[start The data]

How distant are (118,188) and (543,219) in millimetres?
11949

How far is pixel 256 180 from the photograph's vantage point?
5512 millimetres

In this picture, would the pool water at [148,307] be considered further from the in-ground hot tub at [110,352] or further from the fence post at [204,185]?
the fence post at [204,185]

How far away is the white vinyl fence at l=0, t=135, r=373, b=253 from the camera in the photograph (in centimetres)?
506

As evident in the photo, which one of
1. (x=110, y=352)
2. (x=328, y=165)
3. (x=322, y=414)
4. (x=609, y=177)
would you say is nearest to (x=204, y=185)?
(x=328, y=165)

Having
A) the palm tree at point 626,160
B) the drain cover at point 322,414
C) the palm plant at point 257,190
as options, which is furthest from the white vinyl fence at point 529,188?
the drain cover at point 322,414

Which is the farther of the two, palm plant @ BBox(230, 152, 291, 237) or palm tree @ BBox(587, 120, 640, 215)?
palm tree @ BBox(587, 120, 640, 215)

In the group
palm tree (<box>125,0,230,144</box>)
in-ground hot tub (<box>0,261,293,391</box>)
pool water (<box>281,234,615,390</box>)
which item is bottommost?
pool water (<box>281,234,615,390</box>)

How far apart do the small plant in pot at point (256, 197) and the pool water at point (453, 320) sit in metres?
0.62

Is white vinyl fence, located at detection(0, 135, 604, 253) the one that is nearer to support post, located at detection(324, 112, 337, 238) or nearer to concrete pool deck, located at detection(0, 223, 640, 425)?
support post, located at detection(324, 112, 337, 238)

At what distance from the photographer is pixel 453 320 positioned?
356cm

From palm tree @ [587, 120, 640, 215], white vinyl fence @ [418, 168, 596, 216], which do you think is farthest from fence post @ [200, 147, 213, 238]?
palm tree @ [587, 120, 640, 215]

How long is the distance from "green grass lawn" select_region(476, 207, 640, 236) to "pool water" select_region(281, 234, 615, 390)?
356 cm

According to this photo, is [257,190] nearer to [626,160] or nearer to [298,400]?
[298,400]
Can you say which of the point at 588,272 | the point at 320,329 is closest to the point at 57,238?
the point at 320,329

[end The data]
[start The data]

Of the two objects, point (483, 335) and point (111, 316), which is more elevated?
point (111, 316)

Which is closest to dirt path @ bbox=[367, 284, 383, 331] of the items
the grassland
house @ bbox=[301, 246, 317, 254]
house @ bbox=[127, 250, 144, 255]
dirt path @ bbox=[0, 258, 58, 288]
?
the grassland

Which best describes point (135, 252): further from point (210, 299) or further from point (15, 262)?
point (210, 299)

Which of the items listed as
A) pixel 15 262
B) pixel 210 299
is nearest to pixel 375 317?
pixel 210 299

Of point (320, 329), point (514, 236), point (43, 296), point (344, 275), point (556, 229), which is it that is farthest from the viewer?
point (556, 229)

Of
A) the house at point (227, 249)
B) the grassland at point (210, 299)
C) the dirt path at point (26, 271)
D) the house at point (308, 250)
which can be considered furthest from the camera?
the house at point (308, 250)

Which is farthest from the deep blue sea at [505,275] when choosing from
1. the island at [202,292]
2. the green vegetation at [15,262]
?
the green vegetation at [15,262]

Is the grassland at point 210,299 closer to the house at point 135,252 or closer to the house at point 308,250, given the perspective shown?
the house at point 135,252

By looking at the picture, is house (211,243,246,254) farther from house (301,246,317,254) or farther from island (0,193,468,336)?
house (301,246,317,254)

[end The data]

Please count the lines in the items above that contain the word "furthest" and reply with the number only.

Right answer: 2